The WebEx that we're having it on Monday is basically a recap of what Dr. Pimentel presents in his poster at DDW. Obviously DDW is a fairly focused audience. And we just wanted to make sure that analysts, investors and potential partners were able to look at all the data sort of at the same time on Monday..
Sure. Great, thank you.
And then can you - I guess characterize for us again the differentiation - the differentiating characteristics between SYN-010 and versus other IBS-C drugs out there?.
I think the primary differentiators including the underlying cause in this particular set of patients, which is methane production. And our drug is very, very safe, we didn't see anything any serious adverse events. It does not cause diarrhea like the other drugs that are either in development or in the market at this time.
Those are the two primary differentiators I think for this particular compound..
Okay fantastic thank you.
And then finally for, can you give us some idea of how much you estimate a Phase 3 program for SYN-010 will run?.
At the moment our best estimate is around $50 million give or take..
Okay..
And it will be depend heavily on the powering of that particular study. The ad board that we are having is designed to talk through a lot of those questions, also coming up in a couple of weeks. And then obviously we have to present this to the FDA at the end of Phase 2 discussion and get their input.
Obviously they really look and see what we need to do. The regulatory guidelines are very, very clear. [indiscernible] has already gone through the process as has [indiscernible] which is the synergy drug. So there is a well-trodden pathway that we probably need to go down and be very specific with.
Our drug is also a 505(b)(2) probably which is a little bit of a different pathway. We have a very good safety record with respect to lovastatin lactone. And so we're hopeful been that we can go up and potentially not have to dose as many patients as the prior studies and we can move on forward from there..
Great thank you so much..
You bet thank you..
The next question will come from Tim Chiang of BTIG. Please go ahead..
Hi, Jeff. I assume I believe in anything that changed since the beginning of the year in terms how you guys think about the Phase 3 plan for SYN-010. And how you're going to approach the FDA in setting up the trial design. I mean is it basically one study that you want to run.
And I think the last time you guys discussed the trial, you really wanted to be an all comers trial.
Is that still the case heading to this FDA meeting later this summer?.
In a nutshell, yes. Absolutely nothing is changed. I mean once we got the datasets earlier this year. That's we're still on that same course. Again there is a very well trodden path to getting an NDA for this particular this indication. It's highly highly likely that we will go after all comers in this particular study.

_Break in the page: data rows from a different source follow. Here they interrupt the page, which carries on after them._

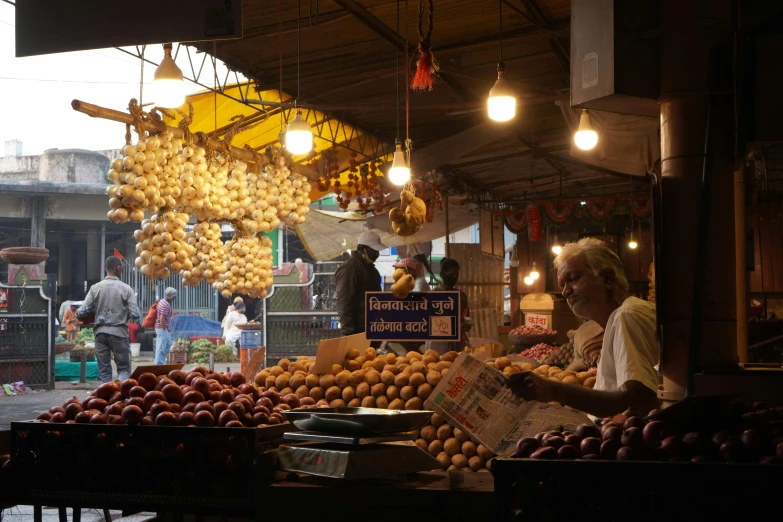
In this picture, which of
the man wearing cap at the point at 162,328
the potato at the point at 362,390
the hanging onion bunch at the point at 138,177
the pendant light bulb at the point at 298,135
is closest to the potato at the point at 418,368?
the potato at the point at 362,390

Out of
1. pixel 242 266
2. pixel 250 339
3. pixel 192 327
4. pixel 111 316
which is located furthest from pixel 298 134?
pixel 192 327

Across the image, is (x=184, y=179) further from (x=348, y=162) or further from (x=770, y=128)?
(x=770, y=128)

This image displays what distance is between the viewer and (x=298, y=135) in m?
6.05

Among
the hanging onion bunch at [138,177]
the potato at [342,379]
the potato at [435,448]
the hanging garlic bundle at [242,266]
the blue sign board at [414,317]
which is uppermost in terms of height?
the hanging onion bunch at [138,177]

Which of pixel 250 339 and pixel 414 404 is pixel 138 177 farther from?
pixel 250 339

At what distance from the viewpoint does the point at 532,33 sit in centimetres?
→ 657

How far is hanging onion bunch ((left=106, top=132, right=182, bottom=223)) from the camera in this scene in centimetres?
562

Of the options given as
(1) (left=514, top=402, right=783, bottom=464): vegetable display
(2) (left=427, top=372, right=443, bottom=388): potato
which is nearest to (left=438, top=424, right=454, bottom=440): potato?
(2) (left=427, top=372, right=443, bottom=388): potato

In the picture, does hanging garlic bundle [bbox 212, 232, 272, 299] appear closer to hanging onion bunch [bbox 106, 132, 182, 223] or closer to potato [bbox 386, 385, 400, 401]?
hanging onion bunch [bbox 106, 132, 182, 223]

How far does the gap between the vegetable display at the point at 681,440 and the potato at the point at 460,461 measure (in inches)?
63.3

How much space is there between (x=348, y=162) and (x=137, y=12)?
6.76 m

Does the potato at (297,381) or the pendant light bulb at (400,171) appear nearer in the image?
the potato at (297,381)

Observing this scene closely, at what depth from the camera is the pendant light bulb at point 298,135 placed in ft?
19.7

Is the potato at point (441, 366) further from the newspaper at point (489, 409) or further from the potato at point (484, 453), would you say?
the newspaper at point (489, 409)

Again just to recap on the methane gas, the way that our study was powered right as we looked at all patients that has IBS-C that we have the clear diagnosis plus they had-to-have methane gas, 10 parts per million or higher diagnostically to get into the study. That was the baseline.

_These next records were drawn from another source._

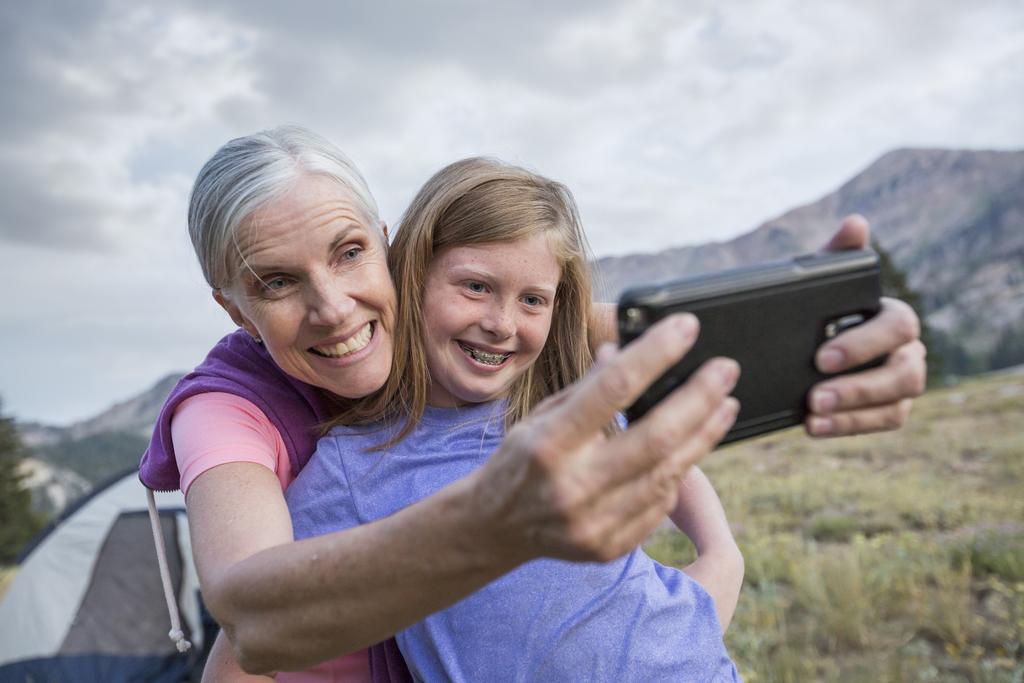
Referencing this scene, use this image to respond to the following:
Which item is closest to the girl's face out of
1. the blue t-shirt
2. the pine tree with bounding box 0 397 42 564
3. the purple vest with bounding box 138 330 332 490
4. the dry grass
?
the blue t-shirt

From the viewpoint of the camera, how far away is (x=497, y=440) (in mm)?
2146

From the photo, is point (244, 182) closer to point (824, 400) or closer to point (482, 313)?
point (482, 313)

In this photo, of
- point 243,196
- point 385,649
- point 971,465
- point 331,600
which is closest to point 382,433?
point 385,649

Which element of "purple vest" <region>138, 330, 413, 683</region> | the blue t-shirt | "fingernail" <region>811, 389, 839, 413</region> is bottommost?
the blue t-shirt

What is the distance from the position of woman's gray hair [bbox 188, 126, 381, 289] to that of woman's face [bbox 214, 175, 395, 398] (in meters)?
0.03

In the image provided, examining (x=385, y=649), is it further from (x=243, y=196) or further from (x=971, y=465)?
(x=971, y=465)

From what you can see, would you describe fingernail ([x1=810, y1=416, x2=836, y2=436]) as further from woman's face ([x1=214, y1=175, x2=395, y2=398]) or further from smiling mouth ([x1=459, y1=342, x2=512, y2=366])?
woman's face ([x1=214, y1=175, x2=395, y2=398])

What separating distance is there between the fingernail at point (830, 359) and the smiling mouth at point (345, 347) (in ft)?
3.95

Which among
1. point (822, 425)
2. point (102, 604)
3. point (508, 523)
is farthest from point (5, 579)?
point (822, 425)

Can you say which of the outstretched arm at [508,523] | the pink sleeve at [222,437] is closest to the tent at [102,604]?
the pink sleeve at [222,437]

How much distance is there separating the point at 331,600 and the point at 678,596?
1017mm

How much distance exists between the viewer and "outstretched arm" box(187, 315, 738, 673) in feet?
3.57

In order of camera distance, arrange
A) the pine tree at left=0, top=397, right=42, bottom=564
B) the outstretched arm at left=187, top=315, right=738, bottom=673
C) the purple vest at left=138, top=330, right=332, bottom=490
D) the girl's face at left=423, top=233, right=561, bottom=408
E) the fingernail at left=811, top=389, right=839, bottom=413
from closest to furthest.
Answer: the outstretched arm at left=187, top=315, right=738, bottom=673 → the fingernail at left=811, top=389, right=839, bottom=413 → the purple vest at left=138, top=330, right=332, bottom=490 → the girl's face at left=423, top=233, right=561, bottom=408 → the pine tree at left=0, top=397, right=42, bottom=564

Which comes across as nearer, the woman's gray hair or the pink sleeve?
the pink sleeve
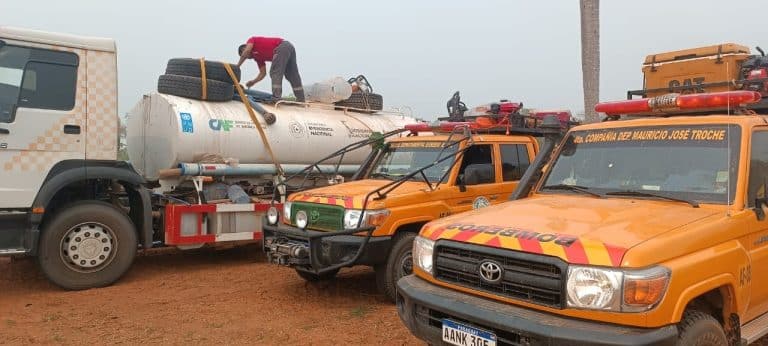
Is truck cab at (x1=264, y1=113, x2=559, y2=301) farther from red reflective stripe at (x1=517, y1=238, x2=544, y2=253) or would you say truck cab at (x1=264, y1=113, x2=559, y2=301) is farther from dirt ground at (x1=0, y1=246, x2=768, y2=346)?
red reflective stripe at (x1=517, y1=238, x2=544, y2=253)

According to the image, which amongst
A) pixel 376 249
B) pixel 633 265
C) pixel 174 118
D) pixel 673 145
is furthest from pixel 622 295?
pixel 174 118

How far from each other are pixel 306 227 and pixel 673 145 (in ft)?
11.8

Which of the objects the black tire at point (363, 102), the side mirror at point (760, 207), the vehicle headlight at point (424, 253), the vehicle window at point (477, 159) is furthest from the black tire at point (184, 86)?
the side mirror at point (760, 207)

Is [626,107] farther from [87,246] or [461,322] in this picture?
[87,246]

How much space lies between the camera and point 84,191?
7.00 meters

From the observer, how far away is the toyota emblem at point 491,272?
328 cm

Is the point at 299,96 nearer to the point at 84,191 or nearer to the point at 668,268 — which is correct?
the point at 84,191

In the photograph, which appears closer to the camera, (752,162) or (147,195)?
(752,162)

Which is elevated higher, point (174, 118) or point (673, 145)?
point (174, 118)

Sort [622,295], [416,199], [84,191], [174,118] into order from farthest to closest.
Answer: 1. [174,118]
2. [84,191]
3. [416,199]
4. [622,295]

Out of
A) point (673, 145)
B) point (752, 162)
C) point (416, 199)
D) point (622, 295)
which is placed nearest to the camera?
point (622, 295)

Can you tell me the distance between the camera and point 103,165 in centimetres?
682

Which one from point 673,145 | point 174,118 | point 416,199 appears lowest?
point 416,199

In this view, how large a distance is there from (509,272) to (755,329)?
168 centimetres
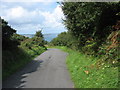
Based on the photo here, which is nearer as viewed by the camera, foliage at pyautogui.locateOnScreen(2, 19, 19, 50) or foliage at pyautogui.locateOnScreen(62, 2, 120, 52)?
foliage at pyautogui.locateOnScreen(62, 2, 120, 52)

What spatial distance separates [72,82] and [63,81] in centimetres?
47

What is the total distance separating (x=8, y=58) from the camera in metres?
11.0

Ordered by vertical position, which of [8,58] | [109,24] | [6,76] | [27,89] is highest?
[109,24]

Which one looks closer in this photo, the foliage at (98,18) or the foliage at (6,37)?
the foliage at (98,18)

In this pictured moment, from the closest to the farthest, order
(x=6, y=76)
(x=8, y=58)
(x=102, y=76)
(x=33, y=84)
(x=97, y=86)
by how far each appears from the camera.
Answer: (x=97, y=86) → (x=102, y=76) → (x=33, y=84) → (x=6, y=76) → (x=8, y=58)

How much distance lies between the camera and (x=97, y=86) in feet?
18.0

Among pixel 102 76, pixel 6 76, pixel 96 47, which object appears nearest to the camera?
pixel 102 76

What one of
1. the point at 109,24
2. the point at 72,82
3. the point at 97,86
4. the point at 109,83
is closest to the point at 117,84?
the point at 109,83

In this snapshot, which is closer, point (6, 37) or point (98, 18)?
point (98, 18)

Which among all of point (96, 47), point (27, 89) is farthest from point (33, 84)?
point (96, 47)

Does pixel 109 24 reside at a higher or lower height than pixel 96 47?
higher

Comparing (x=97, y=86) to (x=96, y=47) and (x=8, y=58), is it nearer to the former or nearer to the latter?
(x=96, y=47)

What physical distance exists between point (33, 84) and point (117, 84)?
12.6ft

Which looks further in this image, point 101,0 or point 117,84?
point 101,0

The existing diagnostic test are only accurate down the 3 parts per million. But we try to have to window of opportunity - a larger window there to make absolutely sure that we were testing the hypothesis which was if you reduce methane gas you've increase GI motility. That was the question, that was that we asked.
And the answer we got was absolutely and it does appear that way. what we don't know is what patients are below that three parts per million down zero. So there if here from Dr. Mark Pimentel obviously. He has his own opinions on that he' talk about that there in the WebEx coming up on 23.
Our opinion is it's probably a much broader chunk of that population and what we know of at this point in time..
And maybe just one follow up, Jeff, I mean when you got to the FDA are you pretty comfortable that the FDA will allow you to utilize all the safety data that’s available for lowest patent. I mean it’s certainly been a very well prescribed product for collect lipid lowering.
I'm just wondering if they would still require you to run additional sizable safety trials..
Tim you never know what the FDA is going to say I mean they will give us their feedback, but again at the end of the day Dr. Pimentel and I’ve been showing a variety of dog slides up until this point K-9 related PKPD slides which shows that very little of this, of our formulation gets absorbed systemically and what Dr.
Pimentel will show in several weeks is the exact numbers PKPD why that’s actually been absorbed and I don’t want to steal his thunder. But we feel pretty confident given what we have today that we’ll be able to present a convincing picture to the FDA as to what the safety profile of our drug is..
Okay, good. I’ll see you at DDW..
Alright. Thanks, Tim..
Our next question will be from Patrick Lin of Primarius Capital. Please go ahead..
Hi guys, thanks for taking my call. Just a couple of quick questions. Jeff, we’re looking at a market cap for SYN right now about $200 million in for generalist out there, perhaps you can give a little background on what you see as the addressable market size for the SYN-010 and SYN-004 please..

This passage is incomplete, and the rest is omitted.